A U.S. astronaut is about to undertake a risky repair of the space shuttle Discovery's delicate heat shield during a spacewalk. The space agency NASA says the task is easy, but that the crewman must take extreme care not to damage the surface that protects the shuttle from a fiery re-entry.
Astronaut Steve Robinson is going where no one has ever gone before in orbit - to a shuttle's underside, which is covered with thousands of fragile ceramic tiles as a barrier to the scorching heat caused by high-speed friction with the atmosphere.
Slivers of heat-resistant fabric filling the thin gaps between the tiles have popped up a couple of centimeters in two places. Engineers worry that the protrusions might change the aerodynamics of Discovery's re-entry Monday and make some parts of the orbiter a few hundred degrees hotter than normal. They do not know if the shuttle can withstand the extra heat.
So astronaut Robinson's task is to stand on the end of the robot arm mounted on the International Space Station, where Discovery is docked, and either pull out or trim the gap filler.

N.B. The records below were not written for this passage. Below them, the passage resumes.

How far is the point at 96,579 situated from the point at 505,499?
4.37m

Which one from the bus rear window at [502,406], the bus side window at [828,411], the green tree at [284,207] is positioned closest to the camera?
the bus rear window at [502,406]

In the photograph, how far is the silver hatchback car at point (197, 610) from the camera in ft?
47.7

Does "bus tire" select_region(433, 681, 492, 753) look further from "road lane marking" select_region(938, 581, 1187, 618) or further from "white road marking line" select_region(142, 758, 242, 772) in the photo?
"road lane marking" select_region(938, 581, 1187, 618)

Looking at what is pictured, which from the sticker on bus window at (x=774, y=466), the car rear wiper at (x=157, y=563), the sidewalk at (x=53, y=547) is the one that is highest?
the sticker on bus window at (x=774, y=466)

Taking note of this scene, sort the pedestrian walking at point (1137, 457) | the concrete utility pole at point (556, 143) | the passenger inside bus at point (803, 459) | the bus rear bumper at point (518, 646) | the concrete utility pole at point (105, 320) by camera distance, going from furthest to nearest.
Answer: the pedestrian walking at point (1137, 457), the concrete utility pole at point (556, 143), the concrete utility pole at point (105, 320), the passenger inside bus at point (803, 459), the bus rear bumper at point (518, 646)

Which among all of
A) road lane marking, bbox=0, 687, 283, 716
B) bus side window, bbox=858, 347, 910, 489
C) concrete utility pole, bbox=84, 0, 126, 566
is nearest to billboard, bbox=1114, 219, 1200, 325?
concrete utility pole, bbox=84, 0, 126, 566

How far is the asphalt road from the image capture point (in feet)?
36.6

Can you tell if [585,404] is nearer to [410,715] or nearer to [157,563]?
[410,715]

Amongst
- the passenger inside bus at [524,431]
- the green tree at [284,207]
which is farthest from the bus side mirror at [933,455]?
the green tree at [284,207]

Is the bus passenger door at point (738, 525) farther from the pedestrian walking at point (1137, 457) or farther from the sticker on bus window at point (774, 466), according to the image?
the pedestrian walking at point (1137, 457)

He must be very careful not to strike and damage the delicate tiles with his space suit or tools, as he explained to reporters.
"Like most kinds of repairs, it is conceptually very simple, but it has to be done very, very carefully," Mr. Robinson says. "The tiles, as we all know, are fragile and a crewmember out there is a pretty large mass, so I'll have to be very careful. But the task is extremely simple and we predict that it won't be too complex."
The tiles have been a concern during this shuttle mission because a photographic and laser survey of the orbiter showed minor damage in a few, presumably from pieces of debris that fell from Discovery's external fuel tank during launch. This was the same problem that doomed the shuttle Columbia in 2003 when debris punctured its wing during liftoff, halting missions for two-and-a-half years while NASA pursued solutions to the problem. Now, NASA has grounded flights again to work on it.
Deputy shuttle program manager Wayne Hale says the tile gap filler issue is as serious as falling fuel tank debris.
"We have classified the gap fillers as an in-flight anomaly that we are going to resolve before we fly again," he says.
As Discovery's crew prepared for the exterior repair venture, they received a telephone call from President Bush, who thanked them for being risk takers for the sake of exploration.
"We look forward to successful completion of this mission. Obviously, as you prepare to come back, lots of Americans will be praying for a safe return," Mr. Bush says.
If astronaut Robinson's effort to remove the gap filler fails, NASA says the shuttle mission has time for another spacewalk to pursue a different solution.